The main level includes the living room, a formal dining room with a table that seats 12, and a breakfast room that seats 10. There are two pianos, one in the living room and the other in the library. The living room is roomy enough that Ann said when their boys were little, Steadman taught them how to ground baseballs, using grout lines in the tiles as baselines. The ceiling is painted mahogany and trimmed in bronze. The walls are blue with caramel faux paint.

“Painting the ceiling that color just made everything come together and the house more cozy. Before, it was just white and I felt like you lost yourself in the room.”

A stairwell inside the front entrance curves and leads to the second-floor level where two open-concept rooms overlook the living room. The lake is in full view from these areas.

“We wanted those areas to be where people could circulate, watch football, tennis or whatever and still have the view.”

One side of what they refer to as “Steadman’s den area” has a pool table. The other side contains memorabilia from Steadman’s days when he played quarterback at Alabama. A framed photo shows the couple on their 1981 wedding day, posed with guests Paul “Bear” Bryant, UA’s football coach, and Mal Moore, former UA player, assistant coach and athletics director.

One wall has a photo of their daughter, Jacqueline, from when she, like her mom, was a member of Alabama’s gymnastics team. There are also two large ceramic elephants, the Crimson Tide’s mascots, which Ann says the small grandchildren love to climb on and “ride.”

“The den was designed for entertaining,” Ann said. “We wanted everyone to be connected and to be able to see the lake when we are entertaining.”

This is the third home the couple has lived in since they married.

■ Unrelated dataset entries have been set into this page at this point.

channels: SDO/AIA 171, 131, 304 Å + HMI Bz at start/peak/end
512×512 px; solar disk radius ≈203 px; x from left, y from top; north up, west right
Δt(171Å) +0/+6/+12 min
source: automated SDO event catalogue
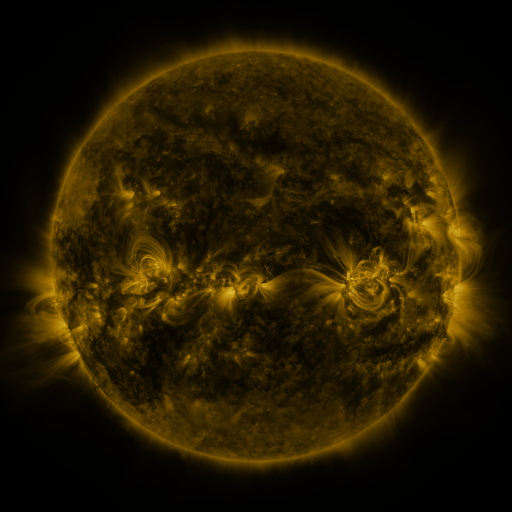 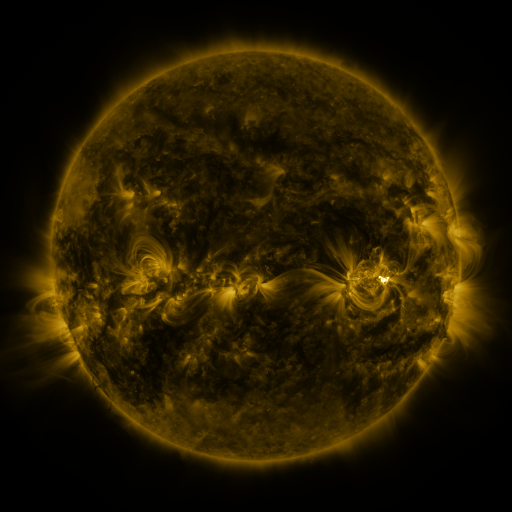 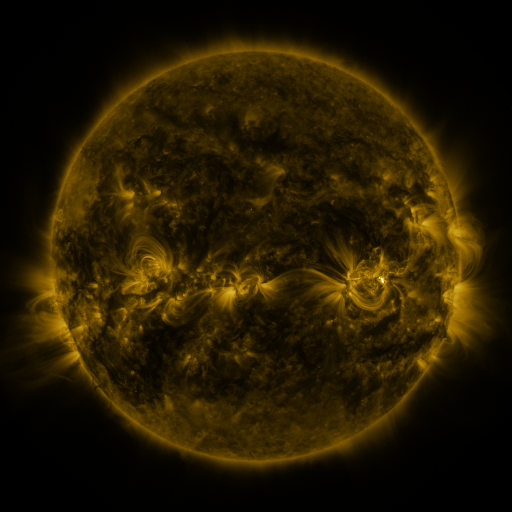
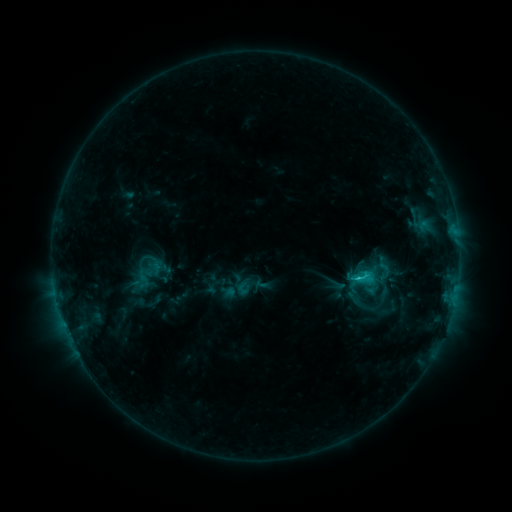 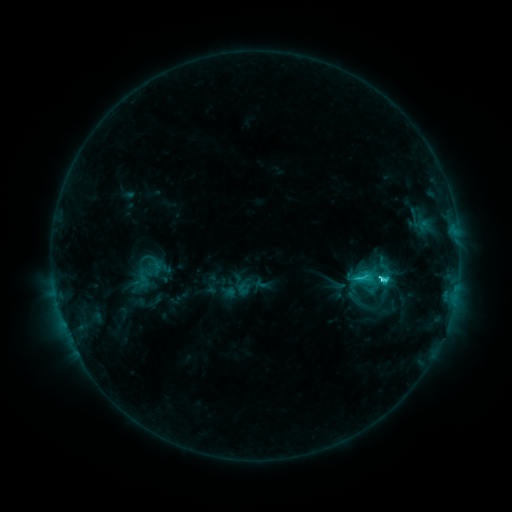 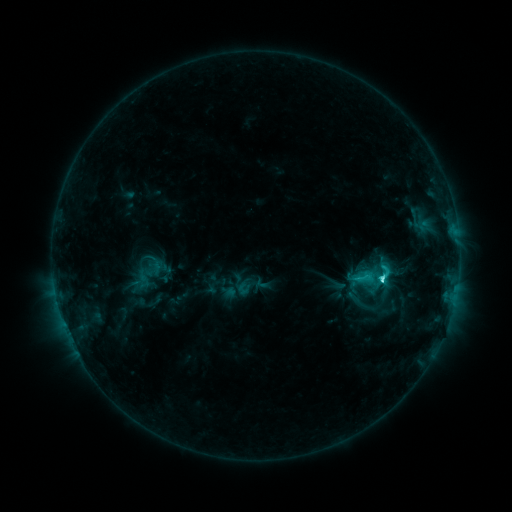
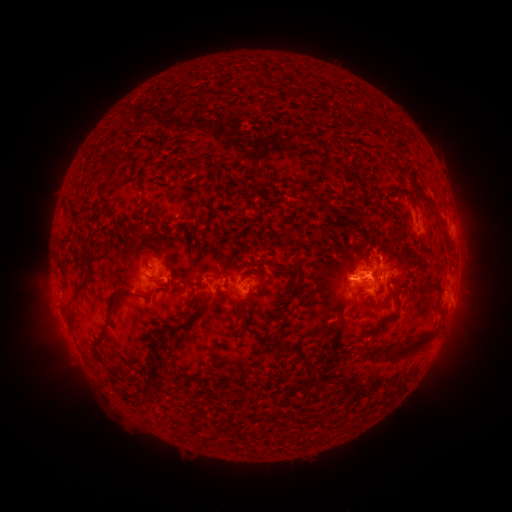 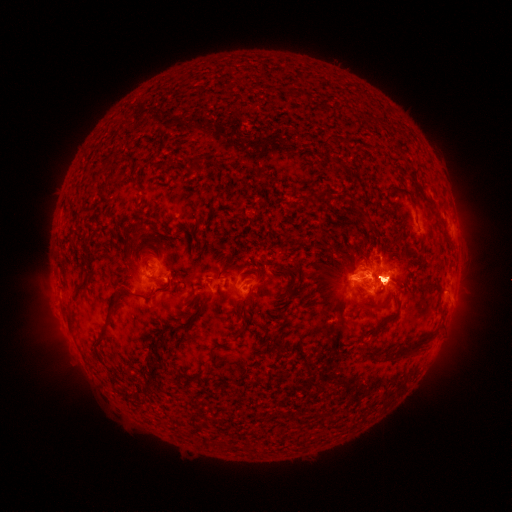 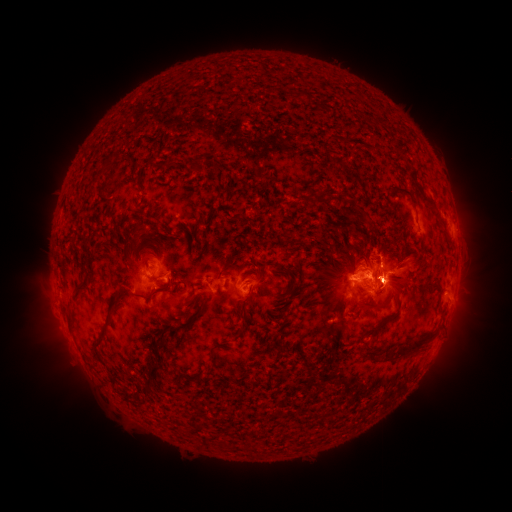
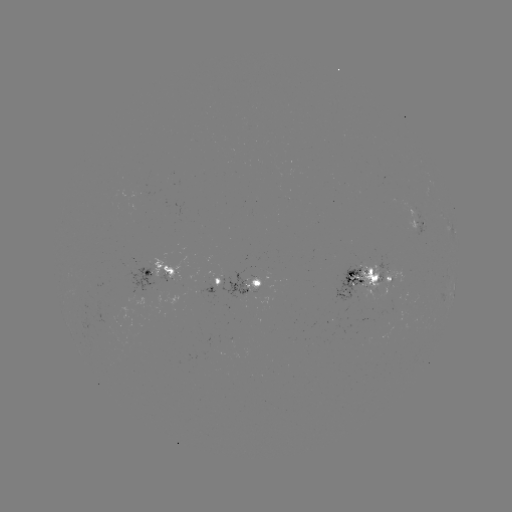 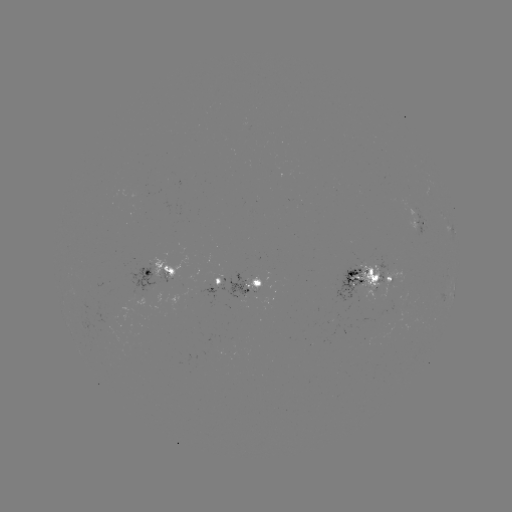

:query eruption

Ann is a native of Heflin. Steadman grew up in Dothan. They lived in Dothan before they moved to Tuscaloosa 20 years ago. They also have a vacation home in Inlet Beach, Florida.

They met when Ann was a freshman and Steadman a sophomore at Alabama.

“My roommate was from Dothan, and she had been to a Christian church camp and met him there. She said, ‘I’ve got someone you need to meet.’ ”

They met. And, in 1981, while he was still in law school, they married. Their happily ever after isn’t taking place in a castle, but the chateau is perhaps even better.

“We’ve enjoyed living here,” she said. “I think Mark (Hearing) did a great job making our ideas come together. We love having the family here, swimming in the pool or just being all together.”